• KUTIPAN TEKS
┄┄┄┄┄┄

KANAL24, Jakarta – Tim pembuatan feasibility study pembangunan Pembangkit Listrik Tenaga Sampah ( PLTS a) meyakini, hasil pengelolaan sampah secara tepat bisa menjadi bahan bakar PLTS a, sehingga akan membantu percepatan program pemerintah mengenai bauran Energi Baru Terbarukan (EBT) mencapai 23 persen di tahun 2025.
Menurut anggota Tim Feasibility Study PLTS a, Sri Bebassari, keberhasilan penanganan masalah sampah akan berdampak positif bagi sektor lain, lantaran hasil pengelolaan sampah bisa dijadikan bahan bakar bagi PLTS a. “Benefit yang ditimbulkan dari pengelolaan sampah bisa dirasakan sektor lain,” ucap Sri dalam keterangan pers di Jakarta, Senin (25/11/2019).
Ketua Indonesia Solid Waste Association (InSWA) ini mengatakan, PLTS a terbilang cocok untuk diterapkan di Indonesia sebagai salah satu alternatif sumber energi. “Saat ini pemerintah berupaya mencari sumber energi terbarukan untuk menjadi alternatif dari penggunaan sumber energi yang selama ini sebagian besar dari minyak bumi,” ucap Sri.
Dia mengatakan, kehadiran sumber energi baru diyakini bisa mengatasi ketergantungan Indonesia atas impor minyak bumi. “Pemerintah melalui PT PLN (Persero) sedang mempersiapkan pencapaian bauran Energi Baru Terbarukan (EBT) sebesar 23 persen pada 2025,” katanya.
Berdasarkan data Kementerian ESDM , selama kurun 2019-2022 akan ada pengoperasian 12 PLTS a yang bisa menghasilkan tenaga listrik mencapai 234 megawatt (MW) dari 16 ribu ton sampah per hari. Jika berjalan sesuai rencana, Surabaya akan menjadi kota pertama yang bisa mengoperasikan PLTS a berbasis biomassa tersebut.
PLTS a kedua yang akan beroperasi ada di Bekasi, Jawa Barat, dengan daya 9 MW, selanjutnya ada di Surakarta, Jawa Tengah (10 MW), Palembang (20 MW) dan Denpasar (20 MW). Dan, selebihnya akan berada di Jakarta dengan kapasitas mencapai 38 MW, Bandung 20 MW.

┄┄┄┄┄┄

• DATA TERSEDIA

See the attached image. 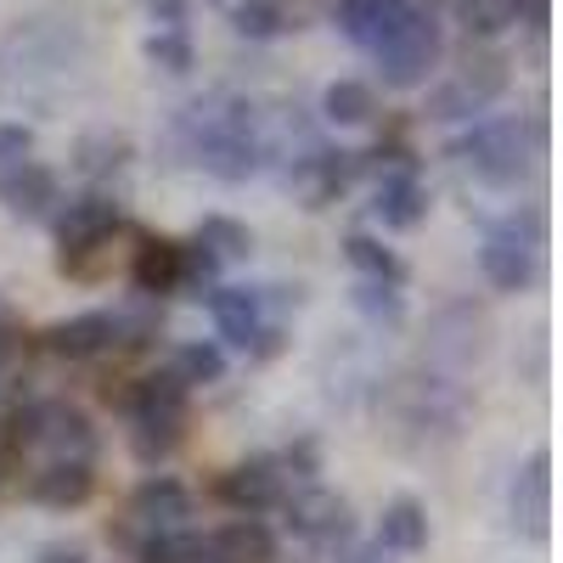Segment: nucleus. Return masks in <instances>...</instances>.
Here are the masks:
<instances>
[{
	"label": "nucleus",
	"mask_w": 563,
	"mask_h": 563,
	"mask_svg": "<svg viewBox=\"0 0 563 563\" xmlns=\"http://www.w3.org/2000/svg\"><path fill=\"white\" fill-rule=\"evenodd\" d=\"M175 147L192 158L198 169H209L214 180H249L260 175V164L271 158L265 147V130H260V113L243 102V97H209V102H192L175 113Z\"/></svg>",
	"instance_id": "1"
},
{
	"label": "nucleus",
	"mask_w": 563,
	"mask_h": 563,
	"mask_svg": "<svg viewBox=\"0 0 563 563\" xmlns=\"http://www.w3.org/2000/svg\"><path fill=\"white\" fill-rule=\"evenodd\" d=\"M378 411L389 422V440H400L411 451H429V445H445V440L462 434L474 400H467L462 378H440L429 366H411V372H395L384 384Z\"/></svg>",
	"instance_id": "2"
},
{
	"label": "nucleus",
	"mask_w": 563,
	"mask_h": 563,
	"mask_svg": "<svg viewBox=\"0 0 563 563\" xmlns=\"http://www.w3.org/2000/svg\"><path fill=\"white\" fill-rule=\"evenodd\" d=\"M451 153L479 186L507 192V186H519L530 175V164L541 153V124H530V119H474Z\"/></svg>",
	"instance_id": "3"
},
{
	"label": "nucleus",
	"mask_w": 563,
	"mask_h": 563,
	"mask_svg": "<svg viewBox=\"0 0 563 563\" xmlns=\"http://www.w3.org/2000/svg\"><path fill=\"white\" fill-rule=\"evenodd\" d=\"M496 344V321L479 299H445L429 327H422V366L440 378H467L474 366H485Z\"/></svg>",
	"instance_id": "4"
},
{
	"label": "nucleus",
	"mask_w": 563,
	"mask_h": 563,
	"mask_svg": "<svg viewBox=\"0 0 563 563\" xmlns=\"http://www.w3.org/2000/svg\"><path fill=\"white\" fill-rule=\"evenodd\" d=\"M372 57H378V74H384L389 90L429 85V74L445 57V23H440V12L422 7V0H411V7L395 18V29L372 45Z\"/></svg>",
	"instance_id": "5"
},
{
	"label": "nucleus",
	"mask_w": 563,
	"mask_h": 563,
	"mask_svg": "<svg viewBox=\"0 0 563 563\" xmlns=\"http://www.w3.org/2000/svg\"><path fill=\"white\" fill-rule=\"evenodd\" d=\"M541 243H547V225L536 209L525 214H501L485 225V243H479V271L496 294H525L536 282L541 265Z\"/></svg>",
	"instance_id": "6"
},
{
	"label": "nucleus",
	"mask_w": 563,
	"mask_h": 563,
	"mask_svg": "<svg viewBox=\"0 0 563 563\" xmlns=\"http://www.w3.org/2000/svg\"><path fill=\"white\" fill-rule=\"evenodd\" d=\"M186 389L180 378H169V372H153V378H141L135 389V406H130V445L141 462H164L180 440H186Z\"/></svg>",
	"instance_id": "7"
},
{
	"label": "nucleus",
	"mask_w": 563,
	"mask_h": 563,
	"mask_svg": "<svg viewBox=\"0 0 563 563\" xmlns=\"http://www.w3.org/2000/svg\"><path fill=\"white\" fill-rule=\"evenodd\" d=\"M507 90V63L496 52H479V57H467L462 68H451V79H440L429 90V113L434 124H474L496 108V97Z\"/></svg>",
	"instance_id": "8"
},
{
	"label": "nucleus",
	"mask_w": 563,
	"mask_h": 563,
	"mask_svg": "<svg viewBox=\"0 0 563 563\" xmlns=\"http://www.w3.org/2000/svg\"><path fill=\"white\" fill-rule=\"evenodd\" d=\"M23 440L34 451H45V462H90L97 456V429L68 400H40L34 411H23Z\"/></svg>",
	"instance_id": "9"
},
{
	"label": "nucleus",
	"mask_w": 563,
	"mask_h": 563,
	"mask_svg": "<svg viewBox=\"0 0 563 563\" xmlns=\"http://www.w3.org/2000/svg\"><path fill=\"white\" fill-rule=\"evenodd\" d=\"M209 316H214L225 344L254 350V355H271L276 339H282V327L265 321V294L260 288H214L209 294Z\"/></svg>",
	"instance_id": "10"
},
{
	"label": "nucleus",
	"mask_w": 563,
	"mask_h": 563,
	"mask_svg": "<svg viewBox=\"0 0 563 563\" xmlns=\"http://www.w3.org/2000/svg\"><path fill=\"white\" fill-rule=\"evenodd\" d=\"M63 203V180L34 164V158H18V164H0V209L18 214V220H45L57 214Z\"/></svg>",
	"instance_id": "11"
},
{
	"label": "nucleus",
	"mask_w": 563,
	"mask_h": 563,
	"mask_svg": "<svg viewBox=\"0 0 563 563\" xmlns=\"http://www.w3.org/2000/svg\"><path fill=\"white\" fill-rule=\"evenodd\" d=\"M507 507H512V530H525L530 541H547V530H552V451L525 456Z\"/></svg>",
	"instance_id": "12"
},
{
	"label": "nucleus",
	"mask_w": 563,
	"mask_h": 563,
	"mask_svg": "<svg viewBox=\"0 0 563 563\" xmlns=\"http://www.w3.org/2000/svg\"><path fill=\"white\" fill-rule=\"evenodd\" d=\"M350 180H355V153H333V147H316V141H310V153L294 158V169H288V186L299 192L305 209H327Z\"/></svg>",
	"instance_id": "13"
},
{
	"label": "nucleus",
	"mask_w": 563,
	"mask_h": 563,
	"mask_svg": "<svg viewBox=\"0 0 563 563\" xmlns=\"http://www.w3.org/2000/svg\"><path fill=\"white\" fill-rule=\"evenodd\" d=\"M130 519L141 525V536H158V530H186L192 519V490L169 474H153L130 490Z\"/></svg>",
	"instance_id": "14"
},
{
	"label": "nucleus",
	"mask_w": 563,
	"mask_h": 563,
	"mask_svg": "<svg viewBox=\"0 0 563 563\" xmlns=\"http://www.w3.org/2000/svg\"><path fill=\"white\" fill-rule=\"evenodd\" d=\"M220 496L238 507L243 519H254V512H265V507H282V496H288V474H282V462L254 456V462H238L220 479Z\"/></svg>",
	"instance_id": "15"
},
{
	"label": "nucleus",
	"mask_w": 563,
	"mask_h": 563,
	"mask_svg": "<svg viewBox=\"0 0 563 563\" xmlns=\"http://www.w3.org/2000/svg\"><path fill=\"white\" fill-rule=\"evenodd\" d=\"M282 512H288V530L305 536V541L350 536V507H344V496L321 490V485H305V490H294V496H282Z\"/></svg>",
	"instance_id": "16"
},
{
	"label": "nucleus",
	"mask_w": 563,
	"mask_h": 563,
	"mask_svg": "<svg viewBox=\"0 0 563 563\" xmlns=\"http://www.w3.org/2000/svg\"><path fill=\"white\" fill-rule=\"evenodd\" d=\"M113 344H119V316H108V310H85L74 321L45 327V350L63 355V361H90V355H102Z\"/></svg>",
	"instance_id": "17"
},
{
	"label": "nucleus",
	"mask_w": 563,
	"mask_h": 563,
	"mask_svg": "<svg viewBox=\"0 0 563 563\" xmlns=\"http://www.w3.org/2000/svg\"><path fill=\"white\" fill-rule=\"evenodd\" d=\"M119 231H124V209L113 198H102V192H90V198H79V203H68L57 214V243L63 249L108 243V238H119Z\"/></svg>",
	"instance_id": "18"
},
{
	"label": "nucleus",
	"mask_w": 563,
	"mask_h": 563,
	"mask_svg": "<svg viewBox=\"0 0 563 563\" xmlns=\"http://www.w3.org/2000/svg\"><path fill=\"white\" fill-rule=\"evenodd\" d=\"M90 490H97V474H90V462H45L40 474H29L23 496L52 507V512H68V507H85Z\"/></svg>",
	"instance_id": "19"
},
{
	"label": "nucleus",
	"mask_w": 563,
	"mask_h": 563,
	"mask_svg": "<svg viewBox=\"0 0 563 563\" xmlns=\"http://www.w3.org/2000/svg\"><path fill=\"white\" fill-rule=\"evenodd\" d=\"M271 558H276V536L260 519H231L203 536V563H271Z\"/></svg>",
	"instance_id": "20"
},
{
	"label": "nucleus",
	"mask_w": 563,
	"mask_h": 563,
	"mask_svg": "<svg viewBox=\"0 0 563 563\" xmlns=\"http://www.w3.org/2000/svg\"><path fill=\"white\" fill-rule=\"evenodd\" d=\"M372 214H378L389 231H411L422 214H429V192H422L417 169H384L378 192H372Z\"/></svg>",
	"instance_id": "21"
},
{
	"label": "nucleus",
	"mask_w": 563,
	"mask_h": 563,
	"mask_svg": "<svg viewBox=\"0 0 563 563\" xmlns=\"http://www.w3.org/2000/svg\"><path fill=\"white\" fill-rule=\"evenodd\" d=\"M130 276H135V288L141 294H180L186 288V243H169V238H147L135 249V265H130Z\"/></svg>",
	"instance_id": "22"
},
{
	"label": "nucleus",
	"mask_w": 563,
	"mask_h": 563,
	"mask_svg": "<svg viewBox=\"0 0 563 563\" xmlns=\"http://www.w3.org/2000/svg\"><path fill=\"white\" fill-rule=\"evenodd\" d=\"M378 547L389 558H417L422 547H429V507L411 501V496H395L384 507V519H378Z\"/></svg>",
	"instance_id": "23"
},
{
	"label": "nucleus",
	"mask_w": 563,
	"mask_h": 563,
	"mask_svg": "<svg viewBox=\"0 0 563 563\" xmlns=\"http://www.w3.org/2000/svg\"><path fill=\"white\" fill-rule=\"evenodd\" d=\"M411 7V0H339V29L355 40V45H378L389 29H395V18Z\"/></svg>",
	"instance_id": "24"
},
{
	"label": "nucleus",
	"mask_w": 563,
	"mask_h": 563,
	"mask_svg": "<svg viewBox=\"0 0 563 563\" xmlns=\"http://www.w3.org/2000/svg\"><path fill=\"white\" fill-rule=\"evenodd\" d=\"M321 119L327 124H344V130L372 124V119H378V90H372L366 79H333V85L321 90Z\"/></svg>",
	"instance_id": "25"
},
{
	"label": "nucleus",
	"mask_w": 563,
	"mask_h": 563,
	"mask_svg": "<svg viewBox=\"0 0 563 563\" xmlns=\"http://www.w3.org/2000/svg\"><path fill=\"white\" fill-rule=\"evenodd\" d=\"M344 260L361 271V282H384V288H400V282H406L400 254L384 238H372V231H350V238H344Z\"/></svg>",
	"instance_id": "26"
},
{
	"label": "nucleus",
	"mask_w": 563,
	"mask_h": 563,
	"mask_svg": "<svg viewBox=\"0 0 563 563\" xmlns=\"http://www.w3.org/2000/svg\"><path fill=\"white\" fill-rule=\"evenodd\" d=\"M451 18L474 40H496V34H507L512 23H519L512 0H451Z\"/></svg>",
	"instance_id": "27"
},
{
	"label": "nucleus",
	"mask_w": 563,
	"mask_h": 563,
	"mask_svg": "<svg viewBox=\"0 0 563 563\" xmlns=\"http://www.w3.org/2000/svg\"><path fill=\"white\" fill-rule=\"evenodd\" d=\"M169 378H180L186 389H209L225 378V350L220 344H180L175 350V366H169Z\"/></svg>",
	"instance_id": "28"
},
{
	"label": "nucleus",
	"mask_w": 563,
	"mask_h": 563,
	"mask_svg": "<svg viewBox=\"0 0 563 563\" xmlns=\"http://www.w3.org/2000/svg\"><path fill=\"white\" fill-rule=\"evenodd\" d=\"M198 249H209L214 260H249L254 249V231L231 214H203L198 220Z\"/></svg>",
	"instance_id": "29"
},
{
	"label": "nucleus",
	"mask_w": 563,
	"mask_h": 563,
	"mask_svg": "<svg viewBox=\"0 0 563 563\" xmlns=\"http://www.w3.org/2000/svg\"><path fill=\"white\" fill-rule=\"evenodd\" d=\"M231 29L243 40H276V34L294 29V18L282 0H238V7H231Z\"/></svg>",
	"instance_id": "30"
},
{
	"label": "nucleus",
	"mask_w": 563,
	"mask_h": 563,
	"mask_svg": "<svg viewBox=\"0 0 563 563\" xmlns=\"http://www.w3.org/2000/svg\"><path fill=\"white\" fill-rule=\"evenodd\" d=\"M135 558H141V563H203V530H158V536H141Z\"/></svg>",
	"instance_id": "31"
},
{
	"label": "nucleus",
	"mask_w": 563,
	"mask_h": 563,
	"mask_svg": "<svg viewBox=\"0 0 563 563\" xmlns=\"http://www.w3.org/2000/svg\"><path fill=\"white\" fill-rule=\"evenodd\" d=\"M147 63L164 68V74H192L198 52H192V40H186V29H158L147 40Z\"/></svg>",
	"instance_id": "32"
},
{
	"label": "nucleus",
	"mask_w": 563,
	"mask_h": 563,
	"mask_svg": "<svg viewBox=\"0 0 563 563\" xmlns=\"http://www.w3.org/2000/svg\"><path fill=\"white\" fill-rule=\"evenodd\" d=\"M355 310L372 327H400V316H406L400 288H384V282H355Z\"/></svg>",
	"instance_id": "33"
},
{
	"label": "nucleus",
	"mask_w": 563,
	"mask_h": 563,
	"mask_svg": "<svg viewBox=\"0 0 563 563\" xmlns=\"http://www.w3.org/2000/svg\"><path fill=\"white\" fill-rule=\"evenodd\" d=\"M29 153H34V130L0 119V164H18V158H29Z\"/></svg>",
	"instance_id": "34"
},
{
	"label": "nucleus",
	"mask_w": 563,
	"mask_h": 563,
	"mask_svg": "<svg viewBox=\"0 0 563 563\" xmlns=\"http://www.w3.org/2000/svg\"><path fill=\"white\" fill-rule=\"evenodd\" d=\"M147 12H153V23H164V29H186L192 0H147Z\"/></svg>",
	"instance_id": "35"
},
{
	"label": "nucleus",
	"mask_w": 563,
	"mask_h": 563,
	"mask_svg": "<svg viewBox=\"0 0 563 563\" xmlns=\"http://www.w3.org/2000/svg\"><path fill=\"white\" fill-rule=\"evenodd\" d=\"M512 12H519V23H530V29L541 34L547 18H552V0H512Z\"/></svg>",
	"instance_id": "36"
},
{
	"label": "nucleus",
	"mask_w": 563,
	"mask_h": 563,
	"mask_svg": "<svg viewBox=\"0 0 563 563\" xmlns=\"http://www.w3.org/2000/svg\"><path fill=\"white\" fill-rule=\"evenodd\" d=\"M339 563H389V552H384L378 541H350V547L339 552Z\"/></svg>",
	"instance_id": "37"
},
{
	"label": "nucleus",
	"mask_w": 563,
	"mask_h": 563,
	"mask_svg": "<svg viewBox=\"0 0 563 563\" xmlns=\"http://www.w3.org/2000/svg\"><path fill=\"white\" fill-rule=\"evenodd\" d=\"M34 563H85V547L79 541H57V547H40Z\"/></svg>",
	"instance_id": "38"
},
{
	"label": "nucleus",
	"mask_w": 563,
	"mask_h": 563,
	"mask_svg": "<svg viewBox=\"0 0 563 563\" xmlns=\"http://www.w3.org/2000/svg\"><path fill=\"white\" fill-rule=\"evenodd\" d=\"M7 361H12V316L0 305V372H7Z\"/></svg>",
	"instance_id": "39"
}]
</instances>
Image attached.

┄┄┄┄┄┄

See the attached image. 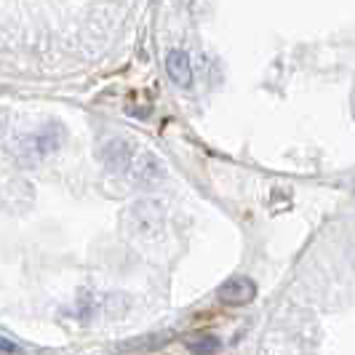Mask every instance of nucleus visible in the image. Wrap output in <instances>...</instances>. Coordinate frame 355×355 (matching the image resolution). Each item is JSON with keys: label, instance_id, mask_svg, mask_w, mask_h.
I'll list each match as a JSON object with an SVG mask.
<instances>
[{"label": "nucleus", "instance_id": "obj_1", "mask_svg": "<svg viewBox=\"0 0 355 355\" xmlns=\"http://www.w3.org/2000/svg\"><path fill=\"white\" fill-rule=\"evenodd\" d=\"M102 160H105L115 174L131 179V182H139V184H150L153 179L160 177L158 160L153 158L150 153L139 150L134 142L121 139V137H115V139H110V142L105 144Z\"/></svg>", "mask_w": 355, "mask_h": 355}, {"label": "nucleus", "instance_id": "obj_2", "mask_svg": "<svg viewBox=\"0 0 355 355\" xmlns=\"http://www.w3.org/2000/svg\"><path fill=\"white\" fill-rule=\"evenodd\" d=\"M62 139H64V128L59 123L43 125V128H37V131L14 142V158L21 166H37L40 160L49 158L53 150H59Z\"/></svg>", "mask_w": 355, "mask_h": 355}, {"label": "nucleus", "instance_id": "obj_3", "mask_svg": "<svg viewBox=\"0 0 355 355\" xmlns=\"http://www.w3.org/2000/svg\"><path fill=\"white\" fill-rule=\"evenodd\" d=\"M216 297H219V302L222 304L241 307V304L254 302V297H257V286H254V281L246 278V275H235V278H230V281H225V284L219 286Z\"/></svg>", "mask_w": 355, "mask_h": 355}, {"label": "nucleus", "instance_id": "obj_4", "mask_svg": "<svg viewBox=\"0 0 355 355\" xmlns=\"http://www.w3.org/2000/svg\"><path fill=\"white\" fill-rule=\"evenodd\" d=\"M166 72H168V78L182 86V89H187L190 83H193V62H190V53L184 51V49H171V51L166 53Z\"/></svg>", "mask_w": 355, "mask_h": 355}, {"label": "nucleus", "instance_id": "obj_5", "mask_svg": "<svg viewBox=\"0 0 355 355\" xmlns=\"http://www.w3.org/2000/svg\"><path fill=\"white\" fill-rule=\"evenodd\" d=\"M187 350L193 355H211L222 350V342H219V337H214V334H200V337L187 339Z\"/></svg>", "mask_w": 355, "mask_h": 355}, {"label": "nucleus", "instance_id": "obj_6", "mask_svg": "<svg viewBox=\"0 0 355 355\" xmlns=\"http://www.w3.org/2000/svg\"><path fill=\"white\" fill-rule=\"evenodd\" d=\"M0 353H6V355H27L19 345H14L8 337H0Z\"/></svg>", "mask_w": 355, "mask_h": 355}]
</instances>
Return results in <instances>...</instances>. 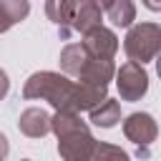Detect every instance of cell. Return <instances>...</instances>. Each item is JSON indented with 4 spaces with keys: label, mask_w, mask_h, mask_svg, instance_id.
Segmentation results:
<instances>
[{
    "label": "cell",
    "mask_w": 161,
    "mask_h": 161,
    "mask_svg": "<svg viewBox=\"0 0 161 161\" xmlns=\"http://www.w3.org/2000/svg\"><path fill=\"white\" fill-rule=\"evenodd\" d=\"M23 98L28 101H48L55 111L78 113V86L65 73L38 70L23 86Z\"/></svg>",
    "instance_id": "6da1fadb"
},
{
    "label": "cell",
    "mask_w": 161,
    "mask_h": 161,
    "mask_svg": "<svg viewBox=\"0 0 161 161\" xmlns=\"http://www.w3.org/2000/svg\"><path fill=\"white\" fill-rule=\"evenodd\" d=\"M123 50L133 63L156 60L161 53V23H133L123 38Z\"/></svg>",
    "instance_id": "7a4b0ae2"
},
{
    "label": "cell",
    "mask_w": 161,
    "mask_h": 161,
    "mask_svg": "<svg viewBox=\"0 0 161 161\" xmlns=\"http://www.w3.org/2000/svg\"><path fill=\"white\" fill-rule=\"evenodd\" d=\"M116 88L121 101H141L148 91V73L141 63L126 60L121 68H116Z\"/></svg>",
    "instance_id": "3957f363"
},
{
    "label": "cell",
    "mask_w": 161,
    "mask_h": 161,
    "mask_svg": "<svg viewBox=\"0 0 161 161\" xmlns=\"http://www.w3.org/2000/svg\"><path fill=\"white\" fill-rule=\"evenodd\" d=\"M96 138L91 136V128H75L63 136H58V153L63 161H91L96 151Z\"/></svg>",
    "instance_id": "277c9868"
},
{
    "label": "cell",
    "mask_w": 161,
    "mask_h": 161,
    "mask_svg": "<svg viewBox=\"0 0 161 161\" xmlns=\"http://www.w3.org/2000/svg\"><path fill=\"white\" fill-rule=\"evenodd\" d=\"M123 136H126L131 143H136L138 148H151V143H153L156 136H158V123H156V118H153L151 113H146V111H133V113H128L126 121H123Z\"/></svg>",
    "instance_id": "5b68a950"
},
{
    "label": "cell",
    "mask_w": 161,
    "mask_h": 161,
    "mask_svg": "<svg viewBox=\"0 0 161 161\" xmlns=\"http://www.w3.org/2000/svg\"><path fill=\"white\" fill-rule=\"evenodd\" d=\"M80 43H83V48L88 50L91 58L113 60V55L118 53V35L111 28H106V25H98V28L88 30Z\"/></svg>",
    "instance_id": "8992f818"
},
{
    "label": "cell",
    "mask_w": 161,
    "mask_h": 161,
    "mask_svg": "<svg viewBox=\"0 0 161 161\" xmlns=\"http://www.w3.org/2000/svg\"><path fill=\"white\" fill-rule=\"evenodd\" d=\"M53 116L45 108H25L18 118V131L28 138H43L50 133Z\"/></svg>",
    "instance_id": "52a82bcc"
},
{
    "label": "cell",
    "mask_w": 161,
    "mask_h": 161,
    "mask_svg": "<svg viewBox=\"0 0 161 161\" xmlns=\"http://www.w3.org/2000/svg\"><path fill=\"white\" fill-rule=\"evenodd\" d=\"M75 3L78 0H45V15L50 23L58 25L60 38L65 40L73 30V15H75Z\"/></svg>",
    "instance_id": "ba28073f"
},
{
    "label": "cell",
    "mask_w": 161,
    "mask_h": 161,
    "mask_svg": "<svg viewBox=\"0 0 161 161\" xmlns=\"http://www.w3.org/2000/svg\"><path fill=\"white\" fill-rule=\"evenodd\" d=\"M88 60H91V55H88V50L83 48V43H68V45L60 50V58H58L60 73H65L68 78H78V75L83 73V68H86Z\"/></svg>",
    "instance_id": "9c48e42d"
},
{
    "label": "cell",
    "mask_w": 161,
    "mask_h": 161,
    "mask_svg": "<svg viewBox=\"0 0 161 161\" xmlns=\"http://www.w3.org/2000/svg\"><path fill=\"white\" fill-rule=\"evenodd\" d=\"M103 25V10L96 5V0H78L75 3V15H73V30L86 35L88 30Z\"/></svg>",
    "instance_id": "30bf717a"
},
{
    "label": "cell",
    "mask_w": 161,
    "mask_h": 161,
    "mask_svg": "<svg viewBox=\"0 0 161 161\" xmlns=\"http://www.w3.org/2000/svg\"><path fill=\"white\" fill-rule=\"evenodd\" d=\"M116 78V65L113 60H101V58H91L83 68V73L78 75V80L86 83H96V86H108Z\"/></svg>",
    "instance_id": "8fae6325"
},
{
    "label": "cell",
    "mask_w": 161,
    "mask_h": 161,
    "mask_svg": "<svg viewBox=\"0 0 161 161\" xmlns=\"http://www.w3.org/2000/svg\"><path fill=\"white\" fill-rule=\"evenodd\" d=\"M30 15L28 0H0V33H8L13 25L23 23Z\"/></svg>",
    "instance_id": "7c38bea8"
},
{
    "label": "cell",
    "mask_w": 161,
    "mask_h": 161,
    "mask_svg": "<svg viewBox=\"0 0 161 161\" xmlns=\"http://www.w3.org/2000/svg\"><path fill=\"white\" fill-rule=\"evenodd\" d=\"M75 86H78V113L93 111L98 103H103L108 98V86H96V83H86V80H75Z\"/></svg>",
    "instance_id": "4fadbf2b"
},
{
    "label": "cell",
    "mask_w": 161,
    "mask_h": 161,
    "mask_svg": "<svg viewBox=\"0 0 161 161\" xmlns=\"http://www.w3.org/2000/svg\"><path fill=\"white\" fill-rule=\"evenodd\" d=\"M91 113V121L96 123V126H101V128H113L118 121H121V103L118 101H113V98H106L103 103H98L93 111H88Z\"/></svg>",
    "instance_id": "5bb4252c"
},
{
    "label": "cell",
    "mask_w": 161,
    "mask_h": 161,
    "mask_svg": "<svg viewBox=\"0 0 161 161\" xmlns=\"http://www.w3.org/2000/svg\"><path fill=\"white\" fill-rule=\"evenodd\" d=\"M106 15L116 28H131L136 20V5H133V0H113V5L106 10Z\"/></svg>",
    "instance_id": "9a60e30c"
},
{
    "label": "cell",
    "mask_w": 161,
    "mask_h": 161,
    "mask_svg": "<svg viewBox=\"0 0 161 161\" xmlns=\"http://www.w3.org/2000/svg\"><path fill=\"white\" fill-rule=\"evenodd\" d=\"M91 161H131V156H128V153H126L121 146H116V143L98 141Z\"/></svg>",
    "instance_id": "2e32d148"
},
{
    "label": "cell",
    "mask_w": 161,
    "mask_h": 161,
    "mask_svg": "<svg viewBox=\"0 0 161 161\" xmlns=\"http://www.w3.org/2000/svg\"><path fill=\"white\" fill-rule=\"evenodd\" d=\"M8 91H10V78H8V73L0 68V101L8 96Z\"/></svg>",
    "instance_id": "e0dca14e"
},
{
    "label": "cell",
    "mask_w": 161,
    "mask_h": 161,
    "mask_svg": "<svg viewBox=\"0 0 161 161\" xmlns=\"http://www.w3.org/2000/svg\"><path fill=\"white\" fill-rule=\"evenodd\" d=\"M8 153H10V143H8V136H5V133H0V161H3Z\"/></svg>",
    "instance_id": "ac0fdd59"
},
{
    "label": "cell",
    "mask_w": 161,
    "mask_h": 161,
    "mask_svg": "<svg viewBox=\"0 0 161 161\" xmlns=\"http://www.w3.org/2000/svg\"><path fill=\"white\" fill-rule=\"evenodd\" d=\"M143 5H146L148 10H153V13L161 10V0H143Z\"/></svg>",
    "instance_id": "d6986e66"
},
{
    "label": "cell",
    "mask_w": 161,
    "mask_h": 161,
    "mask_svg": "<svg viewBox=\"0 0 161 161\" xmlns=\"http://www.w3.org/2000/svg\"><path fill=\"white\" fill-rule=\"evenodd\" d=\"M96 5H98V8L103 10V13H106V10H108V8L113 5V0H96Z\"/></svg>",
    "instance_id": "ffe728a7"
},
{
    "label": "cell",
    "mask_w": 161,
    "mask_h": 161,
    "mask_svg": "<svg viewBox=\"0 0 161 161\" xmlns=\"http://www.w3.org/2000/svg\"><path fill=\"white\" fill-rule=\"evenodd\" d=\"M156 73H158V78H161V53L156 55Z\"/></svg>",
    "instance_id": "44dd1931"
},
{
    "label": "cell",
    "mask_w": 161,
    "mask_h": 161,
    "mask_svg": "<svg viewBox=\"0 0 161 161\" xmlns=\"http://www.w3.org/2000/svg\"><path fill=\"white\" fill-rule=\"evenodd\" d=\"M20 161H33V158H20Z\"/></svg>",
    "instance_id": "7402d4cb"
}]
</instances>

┄┄┄┄┄┄

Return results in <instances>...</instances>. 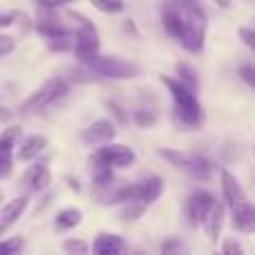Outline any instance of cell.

┄┄┄┄┄┄

• SOAL
Sebutkan semua kota yang disebut dalam kutipan teks sebagai lokasi pembangkit listrik tenaga sampah yang akan beroperasi. Gunakan kutipan teks saja sebagai sumber jawaban.

• JAWABAN
Surabaya, Bekasi, Surakarta, Palembang, Denpasar, Jakarta, Bandung